**GIVEN TASK**
Repeat verbatim every line of the material, beginning at the line that holds "Which one is the" and ending at its last line.

**EXTRACTED DATA**

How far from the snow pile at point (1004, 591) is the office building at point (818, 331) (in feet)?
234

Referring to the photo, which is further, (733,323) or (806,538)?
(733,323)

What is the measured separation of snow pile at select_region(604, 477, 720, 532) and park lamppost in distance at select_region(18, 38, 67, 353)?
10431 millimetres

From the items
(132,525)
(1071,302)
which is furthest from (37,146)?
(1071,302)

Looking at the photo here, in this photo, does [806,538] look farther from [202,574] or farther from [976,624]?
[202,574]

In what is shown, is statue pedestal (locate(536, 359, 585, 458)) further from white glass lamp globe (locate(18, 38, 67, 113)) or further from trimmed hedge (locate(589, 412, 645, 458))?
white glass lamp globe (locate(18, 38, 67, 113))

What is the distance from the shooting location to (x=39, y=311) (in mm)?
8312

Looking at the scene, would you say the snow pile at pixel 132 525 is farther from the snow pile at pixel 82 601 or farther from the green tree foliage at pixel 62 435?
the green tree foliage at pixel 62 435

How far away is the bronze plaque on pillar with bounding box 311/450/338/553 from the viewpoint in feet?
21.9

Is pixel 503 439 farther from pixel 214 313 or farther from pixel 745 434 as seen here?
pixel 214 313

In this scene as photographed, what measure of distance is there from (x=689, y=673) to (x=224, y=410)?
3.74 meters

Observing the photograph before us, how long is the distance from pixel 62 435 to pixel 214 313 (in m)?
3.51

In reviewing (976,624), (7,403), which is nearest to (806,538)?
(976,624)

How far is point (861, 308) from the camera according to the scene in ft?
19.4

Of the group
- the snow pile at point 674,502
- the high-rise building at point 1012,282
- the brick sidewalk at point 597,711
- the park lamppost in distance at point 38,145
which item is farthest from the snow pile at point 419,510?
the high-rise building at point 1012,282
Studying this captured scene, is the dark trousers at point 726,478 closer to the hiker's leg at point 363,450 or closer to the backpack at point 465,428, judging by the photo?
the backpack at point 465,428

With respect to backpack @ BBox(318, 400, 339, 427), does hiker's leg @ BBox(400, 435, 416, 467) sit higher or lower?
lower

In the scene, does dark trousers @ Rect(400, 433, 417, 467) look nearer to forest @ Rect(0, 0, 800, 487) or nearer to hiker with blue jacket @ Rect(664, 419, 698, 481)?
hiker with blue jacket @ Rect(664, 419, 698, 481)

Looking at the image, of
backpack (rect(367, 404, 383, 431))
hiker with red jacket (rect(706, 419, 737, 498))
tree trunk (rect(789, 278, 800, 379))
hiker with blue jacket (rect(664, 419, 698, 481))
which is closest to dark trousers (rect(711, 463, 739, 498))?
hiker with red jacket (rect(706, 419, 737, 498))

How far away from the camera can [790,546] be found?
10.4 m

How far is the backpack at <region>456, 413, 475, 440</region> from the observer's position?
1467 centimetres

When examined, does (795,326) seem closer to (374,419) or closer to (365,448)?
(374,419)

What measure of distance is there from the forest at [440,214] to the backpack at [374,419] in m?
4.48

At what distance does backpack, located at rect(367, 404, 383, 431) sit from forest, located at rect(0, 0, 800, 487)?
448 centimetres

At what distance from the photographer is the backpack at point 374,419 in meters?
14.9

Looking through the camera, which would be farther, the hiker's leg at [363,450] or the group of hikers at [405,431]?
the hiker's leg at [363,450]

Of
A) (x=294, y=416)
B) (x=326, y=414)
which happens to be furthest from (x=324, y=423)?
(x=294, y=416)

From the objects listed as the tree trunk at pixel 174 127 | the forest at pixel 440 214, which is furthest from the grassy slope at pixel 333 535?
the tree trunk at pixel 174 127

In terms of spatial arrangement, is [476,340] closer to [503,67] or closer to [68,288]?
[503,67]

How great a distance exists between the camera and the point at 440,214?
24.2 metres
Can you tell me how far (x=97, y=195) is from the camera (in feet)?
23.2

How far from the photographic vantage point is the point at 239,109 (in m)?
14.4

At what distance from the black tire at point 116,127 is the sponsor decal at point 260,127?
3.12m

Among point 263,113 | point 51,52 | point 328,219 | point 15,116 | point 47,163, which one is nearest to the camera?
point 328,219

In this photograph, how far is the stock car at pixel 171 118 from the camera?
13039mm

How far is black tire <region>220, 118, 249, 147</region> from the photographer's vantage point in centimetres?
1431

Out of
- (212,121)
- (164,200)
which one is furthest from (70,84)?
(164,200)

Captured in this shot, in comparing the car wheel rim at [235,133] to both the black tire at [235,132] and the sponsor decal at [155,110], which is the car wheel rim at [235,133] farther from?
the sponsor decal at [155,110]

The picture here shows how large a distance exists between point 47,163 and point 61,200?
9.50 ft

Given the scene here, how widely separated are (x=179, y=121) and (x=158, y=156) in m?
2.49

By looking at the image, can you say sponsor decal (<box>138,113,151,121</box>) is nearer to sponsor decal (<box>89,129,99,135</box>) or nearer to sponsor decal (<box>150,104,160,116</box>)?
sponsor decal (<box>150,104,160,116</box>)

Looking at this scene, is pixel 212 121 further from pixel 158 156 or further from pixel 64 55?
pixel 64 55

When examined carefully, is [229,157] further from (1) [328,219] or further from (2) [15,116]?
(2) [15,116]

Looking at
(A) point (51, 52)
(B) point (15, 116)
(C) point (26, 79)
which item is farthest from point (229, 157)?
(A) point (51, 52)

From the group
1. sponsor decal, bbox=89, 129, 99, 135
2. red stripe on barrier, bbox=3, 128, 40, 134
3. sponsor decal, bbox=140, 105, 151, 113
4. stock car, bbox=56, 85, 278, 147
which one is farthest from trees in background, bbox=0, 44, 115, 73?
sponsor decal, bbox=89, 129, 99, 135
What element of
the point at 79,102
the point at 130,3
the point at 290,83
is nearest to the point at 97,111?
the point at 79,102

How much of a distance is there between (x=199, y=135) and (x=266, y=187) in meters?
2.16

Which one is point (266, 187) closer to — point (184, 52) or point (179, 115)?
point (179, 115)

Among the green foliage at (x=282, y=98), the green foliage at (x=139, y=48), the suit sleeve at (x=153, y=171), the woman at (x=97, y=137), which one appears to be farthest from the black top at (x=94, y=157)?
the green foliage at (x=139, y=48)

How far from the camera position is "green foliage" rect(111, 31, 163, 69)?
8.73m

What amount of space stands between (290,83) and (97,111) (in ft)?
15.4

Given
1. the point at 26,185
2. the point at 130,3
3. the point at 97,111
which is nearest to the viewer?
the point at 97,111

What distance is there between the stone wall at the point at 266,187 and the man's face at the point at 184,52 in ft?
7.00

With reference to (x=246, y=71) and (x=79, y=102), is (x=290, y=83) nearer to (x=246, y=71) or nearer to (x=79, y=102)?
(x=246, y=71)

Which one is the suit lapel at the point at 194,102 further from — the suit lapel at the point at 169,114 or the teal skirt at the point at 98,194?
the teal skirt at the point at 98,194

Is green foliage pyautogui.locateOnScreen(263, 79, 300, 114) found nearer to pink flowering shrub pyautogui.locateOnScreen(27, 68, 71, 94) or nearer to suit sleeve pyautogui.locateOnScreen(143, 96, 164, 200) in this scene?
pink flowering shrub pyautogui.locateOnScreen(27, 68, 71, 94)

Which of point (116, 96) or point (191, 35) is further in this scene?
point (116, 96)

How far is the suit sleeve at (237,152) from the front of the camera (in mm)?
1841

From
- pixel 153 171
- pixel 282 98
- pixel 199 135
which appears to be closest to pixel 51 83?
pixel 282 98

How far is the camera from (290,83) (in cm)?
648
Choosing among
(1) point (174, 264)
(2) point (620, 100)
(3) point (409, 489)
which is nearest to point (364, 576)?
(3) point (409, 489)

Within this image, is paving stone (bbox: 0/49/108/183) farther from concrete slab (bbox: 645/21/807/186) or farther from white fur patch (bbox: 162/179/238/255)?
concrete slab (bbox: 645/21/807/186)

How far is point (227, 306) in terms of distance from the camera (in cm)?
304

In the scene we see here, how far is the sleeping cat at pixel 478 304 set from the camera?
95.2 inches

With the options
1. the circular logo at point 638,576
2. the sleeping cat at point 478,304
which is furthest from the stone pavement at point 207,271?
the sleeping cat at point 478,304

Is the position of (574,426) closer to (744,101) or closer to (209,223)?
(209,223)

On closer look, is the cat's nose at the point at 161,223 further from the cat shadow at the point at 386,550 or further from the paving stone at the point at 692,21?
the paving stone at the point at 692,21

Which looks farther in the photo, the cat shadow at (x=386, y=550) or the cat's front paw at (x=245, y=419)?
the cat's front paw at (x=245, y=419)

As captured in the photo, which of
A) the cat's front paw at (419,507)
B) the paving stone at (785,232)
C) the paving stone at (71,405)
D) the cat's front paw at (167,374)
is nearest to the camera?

**REPLY TO THE TASK**
Which one is the suit lapel at the point at 194,102 further from — the suit lapel at the point at 169,114 or the teal skirt at the point at 98,194?
the teal skirt at the point at 98,194

Is green foliage pyautogui.locateOnScreen(263, 79, 300, 114) found nearer to pink flowering shrub pyautogui.locateOnScreen(27, 68, 71, 94) or nearer to suit sleeve pyautogui.locateOnScreen(143, 96, 164, 200) in this scene?
pink flowering shrub pyautogui.locateOnScreen(27, 68, 71, 94)

Which of point (116, 96) or point (191, 35) is further in this scene?
point (116, 96)

How far is the suit sleeve at (237,152) from the front of the camera (in mm)?
1841

From
- pixel 153 171
- pixel 282 98
- pixel 199 135
which appears to be closest to pixel 51 83?
pixel 282 98

How far is the camera from (290,83) (in cm)?
648
Choosing among
(1) point (174, 264)
(2) point (620, 100)
(3) point (409, 489)
which is nearest to point (364, 576)?
(3) point (409, 489)

Within this image, is paving stone (bbox: 0/49/108/183) farther from concrete slab (bbox: 645/21/807/186) or farther from white fur patch (bbox: 162/179/238/255)?
concrete slab (bbox: 645/21/807/186)

How far is point (227, 306) in terms of distance from the camera (in cm)?
304

In the scene we see here, how far is the sleeping cat at pixel 478 304 set from the camera?
95.2 inches

With the options
1. the circular logo at point 638,576
2. the sleeping cat at point 478,304
which is furthest from the stone pavement at point 207,271?
the sleeping cat at point 478,304

Is the position of (574,426) closer to (744,101) or closer to (209,223)?
(209,223)

On closer look, is the cat's nose at the point at 161,223 further from the cat shadow at the point at 386,550 or further from the paving stone at the point at 692,21?
the paving stone at the point at 692,21

Which looks farther in the photo, the cat shadow at (x=386, y=550) or the cat's front paw at (x=245, y=419)?
the cat's front paw at (x=245, y=419)

As captured in the photo, which of
A) the cat's front paw at (419,507)
B) the paving stone at (785,232)
C) the paving stone at (71,405)
D) the cat's front paw at (167,374)
is nearest to the camera?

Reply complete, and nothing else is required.